Shirley, I’m back again! Your conversation with Dora about the meaning of names intrigued me. My husband and I spent many years in Africa and we related to people named Matungulu (which means onion in Kikongo) and Kimbeni (which means enemy.) The names are all about the circumstances in which the family or tribe found itself at the moment of birth. There are a number of Elfriedas walking around in Congo as well, and according to their customs I have an obligation to those named after me. Sometimes I feel a twinge of guilt about that!
Welcome again! I hope you were able to sign up for new posts by email as you wanted to do.
Naming is such an important task. Each culture seems to have different traditions, but all consider a name very meaningful. Do you know Madeleine L’Engle’s book The Wind in the Door? She signed copies of that book “Be a namer!” I’ve tried to do that in my teaching and writing.

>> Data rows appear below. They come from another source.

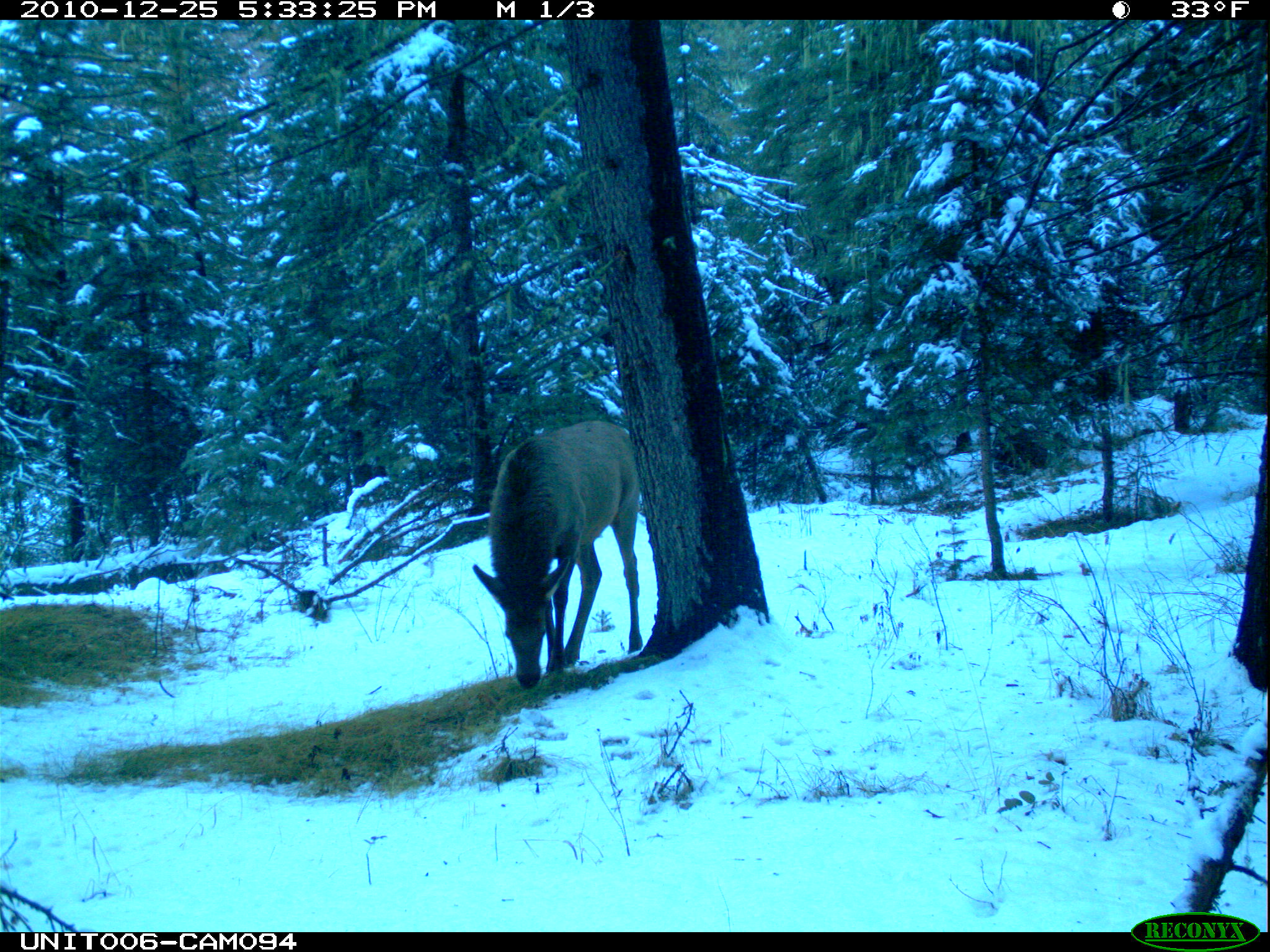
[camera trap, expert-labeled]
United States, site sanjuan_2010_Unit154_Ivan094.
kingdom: Animalia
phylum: Chordata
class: Mammalia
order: Artiodactyla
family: Cervidae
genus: Cervus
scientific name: Cervus elaphus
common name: red deer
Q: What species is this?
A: Cervus elaphus (red deer).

But I don’t think there are many Shirleys named after me in Africa or anywhere. Hope you find a meaningful way to connect to the Elfriedas named in your honor.
I am a 1983 baby and grew up on classic films. We were not allowed to really watch much else, but I liked the classics.
Shirley Temple films were my favorite. I regularly watched Heidi, Captain January, and A Little Princess. Eventually I saw them all.
I did not necessarily have a good homelife, though it was not terrible, but because of her example of pulling through most all her films having become orphaned, raised by mean spirited people, raised by widows & widowers, etc – helped me not get too down when things got hard. I truly learned a lot from her.
Shirley Temple was incredibly talented! I am glad I Have seen her films even in her adulthood. She was a great role model.
P.S. I loved your book and read it earlier in the year. I go to a small NJ Mennonite church, though have only been an Anabaptist for a few years.
Welcome, Victoria, I’m so glad you found me here and that you enjoyed reading BLUSH. I’m heading out the door at the moment to visit friends in Goshen, IN.
However, I take with you the thought that books help us survive and learn. Thank God for books!